▶ **EXERCISE DATA**:
↓↓↓

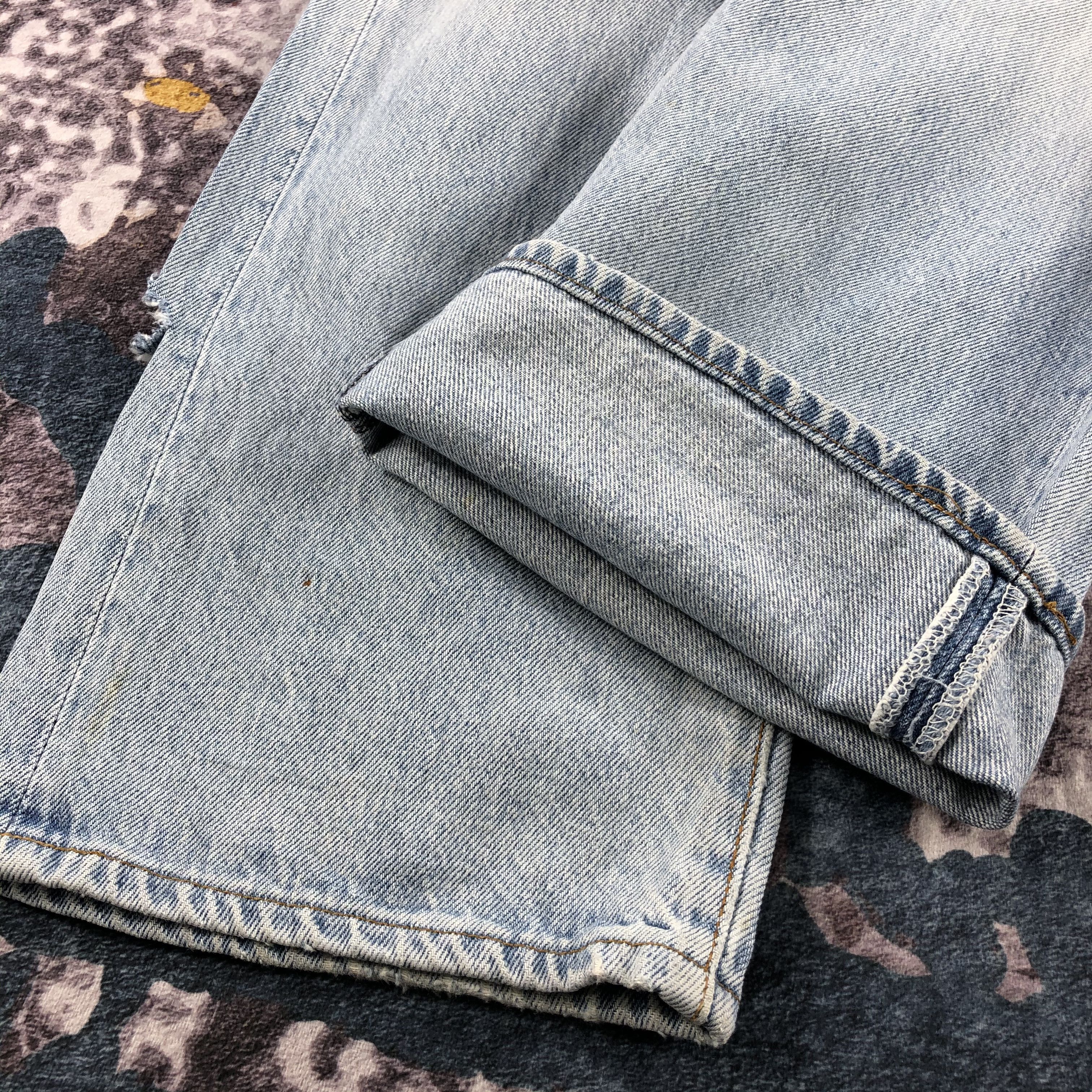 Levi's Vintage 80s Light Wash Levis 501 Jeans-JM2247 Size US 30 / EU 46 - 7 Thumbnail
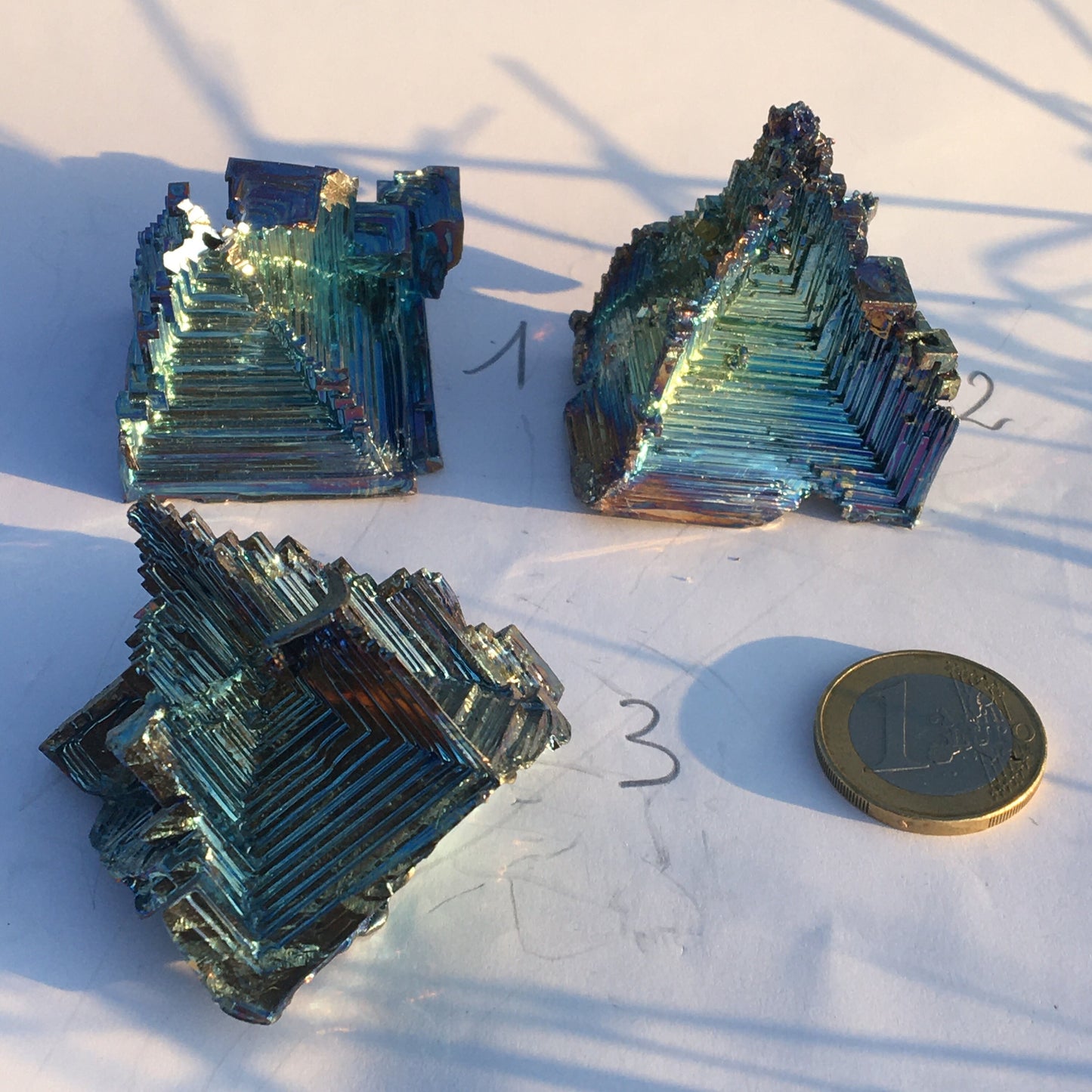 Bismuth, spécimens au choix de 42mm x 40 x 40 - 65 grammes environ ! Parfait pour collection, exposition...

↑↑↑
↓↓↓

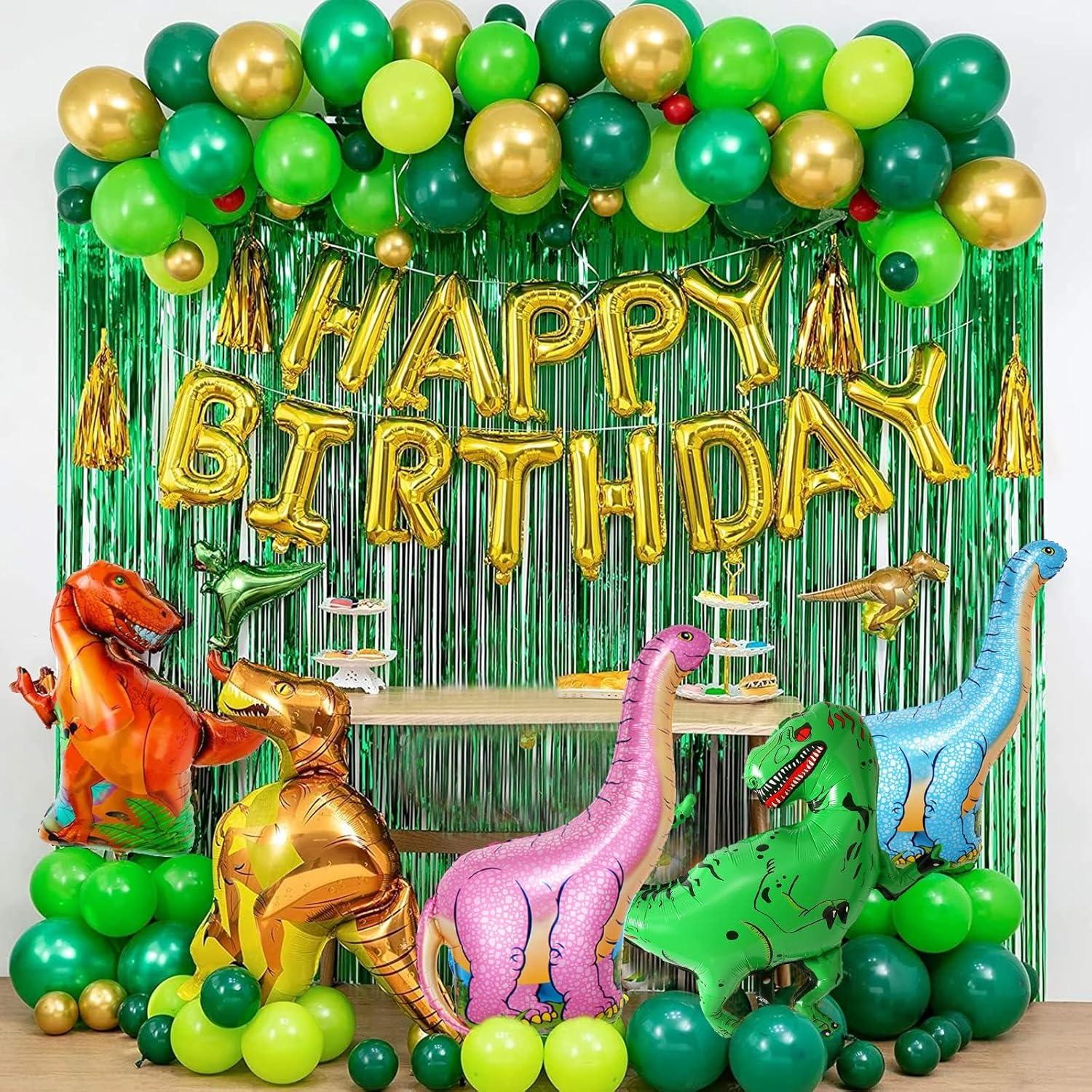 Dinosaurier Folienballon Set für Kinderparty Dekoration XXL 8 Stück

↑↑↑
↓↓↓

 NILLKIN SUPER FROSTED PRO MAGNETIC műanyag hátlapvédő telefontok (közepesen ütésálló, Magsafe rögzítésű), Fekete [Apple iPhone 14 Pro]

↑↑↑

▶ **PROMPT**: What lines above run from the one with "Levi's Vintage 80s" to the one with "Bismuth, spécimens au"? Give them again exactly, ends included, and leave the pictures out.

▶ **PROBLEM SOLUTION**:
 Levi's Vintage 80s Light Wash Levis 501 Jeans-JM2247 Size US 30 / EU 46 - 7 Thumbnail
 Bismuth, spécimens au choix de 42mm x 40 x 40 - 65 grammes environ ! Parfait pour collection, exposition...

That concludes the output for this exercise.